Exemples de droits collectifs dans la législation québécoise
Langue
Droit de communiquer en français avec l'administration et avec d'autres entités importantes
À l'article 2 de la Charte de la langue française, « toute personne a le droit que communiquent en français avec elle l’Administration, les services de santé et les services sociaux, les entreprises d’utilité publique, les ordres professionnels, les associations de salariés et les diverses entreprises exerçant au Québec »[2].

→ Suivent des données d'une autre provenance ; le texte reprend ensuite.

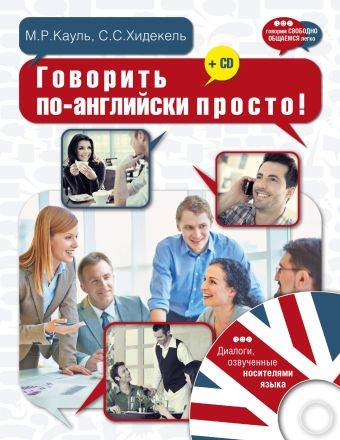 Говорить по-английски просто! + CD Кауль М.Р., Хидекель С.С.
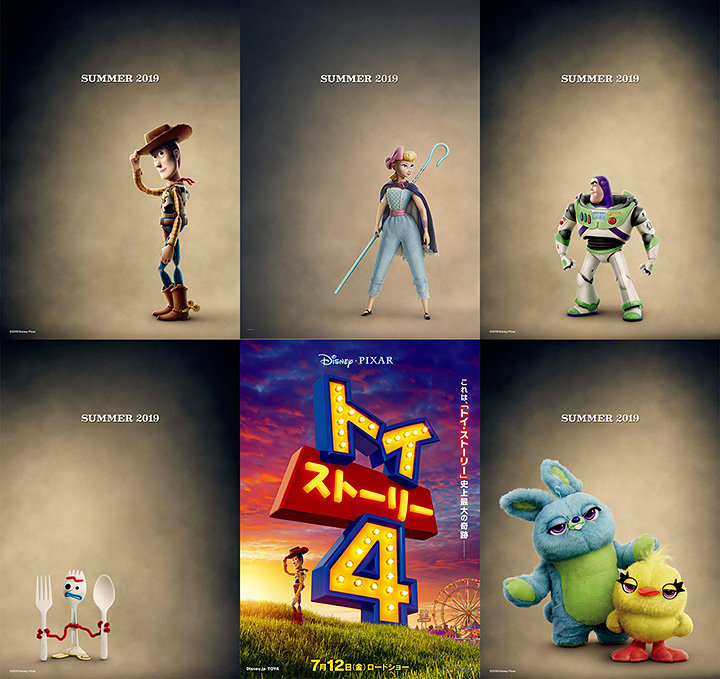 『トイ・ストーリー4』キャラクタービジュアル ©2019 Disney/Pixar. All Rights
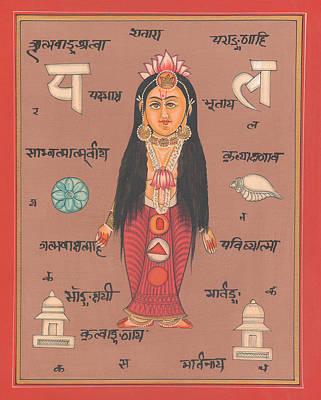 Hindu Goddess Of Welth Laxmi Artwork Painting Watercolor Germany  Poster by A K Mundhra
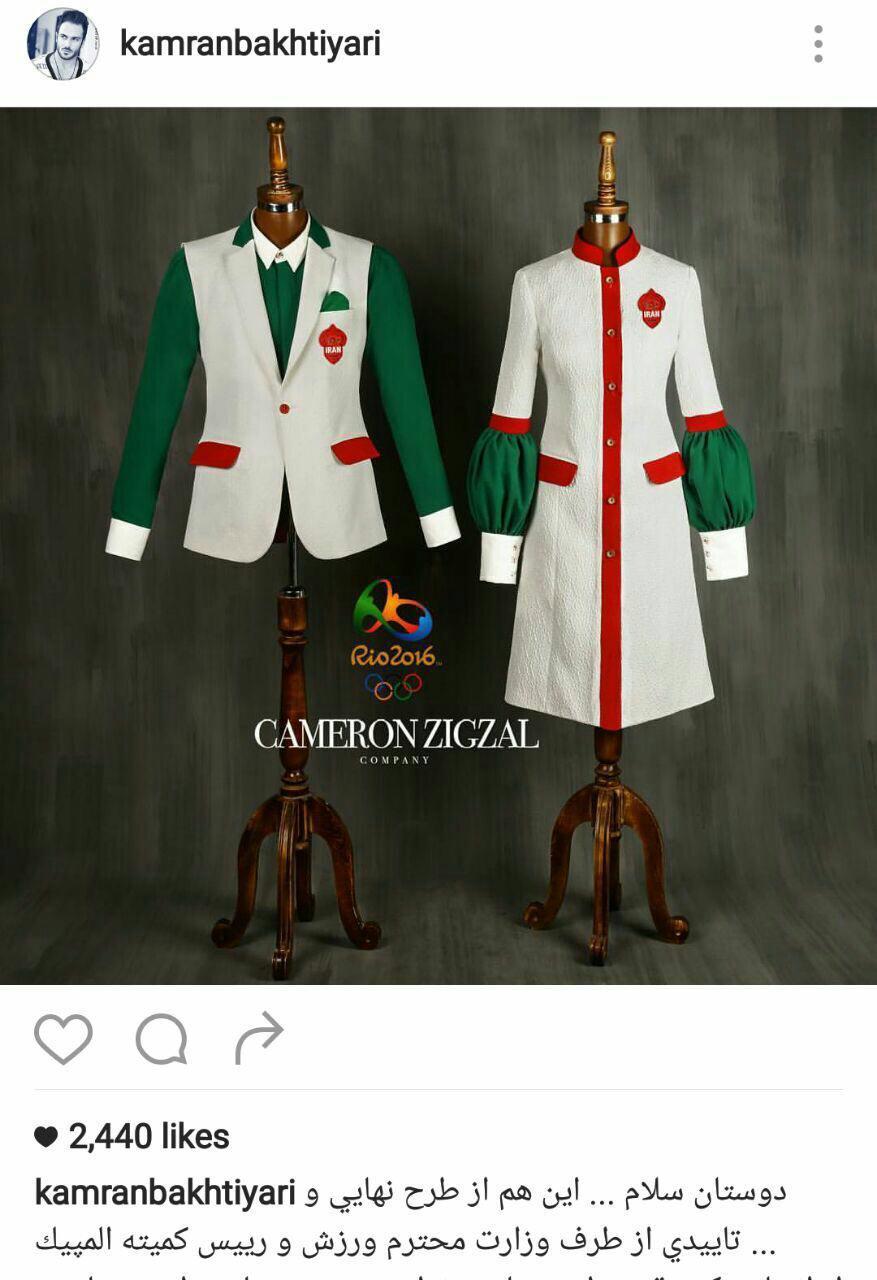 لباس المپیک نهایی شد (عکس)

Droit de s'exprimer en français en assemblée délibérante
L'article 3 de la Charte de la langue française prévoit que « en assemblée délibérante, toute personne a le droit de s’exprimer en français »[3].
Droit des travailleurs d'exercer leurs activités en français
L'article 4 de la Charte de la langue française dispose que « Les travailleurs ont le droit d’exercer leurs activités en français »[4]. Ce droit a d'abord été une revendication syndicale lors de conflits de travail du XXe siècle lors desquels les patrons anglophones refusaient de communiquer avec leurs employés en français[5].
Droit d'être servi en français
L'article 5 de la Charte de la langue française prévoit que « Les consommateurs de biens ou de services ont le droit d’être informés et servis en français »[6].
Droit à l'enseignement en français
L'article 6 de la Charte de la langue française énonce que « toute personne admissible à l’enseignement au Québec a droit de recevoir cet enseignement en français »[7].
Droits collectifs dans d'autres domaines
Droit à des institutions laïques
L'article 4 al. 2 de la Loi sur la laïcité de l'État dispose que « La laïcité de l’État exige également que toute personne ait droit à des institutions parlementaires, gouvernementales et judiciaires laïques »[8].
Droit à la qualité de l'environnement et à la sauvegarde des espèces vivantes
L'article 19.1 de la Loi sur la qualité de l'environnement prévoit que « Toute personne a droit à la qualité de l’environnement, à sa protection et à la sauvegarde des espèces vivantes qui y habitent, dans la mesure prévue par la présente loi, les règlements, les ordonnances, les approbations et les autorisations délivrées en vertu de l’un ou l’autre des articles de la présente loi ainsi que, en matière d’odeurs inhérentes aux activités agricoles, dans la mesure prévue par toute norme découlant de l’exercice des pouvoirs prévus au paragraphe 4° du deuxième alinéa de l’article 113 de la Loi sur l’aménagement et l’urbanisme »[9].
La pondération des droits individuels avec le bien collectif dans la Charte québécoise
Le législateur québécois a inséré l'article 9.1 à la Charte québécoise en 1982 pour permettre la mise en balance des droits individuels de la Charte des droits et libertés de la personne avec les critères d'intérêt général tels que « le respect des valeurs démocratiques, de la laïcité de l’État, de l’ordre public et du bien-être général des citoyens du Québec ». Le critère de la laïcité de l'État a été rajouté en 2019 lors de l'adoption de la loi sur la laïcité de l'État[10].
Depuis l'arrêt Ford c. Québec (Procureur général)[11] , la Cour suprême du Canada refuse d'interpréter l'article 9.1 autrement que par le test Oakes de l'article 1 de la Charte canadienne.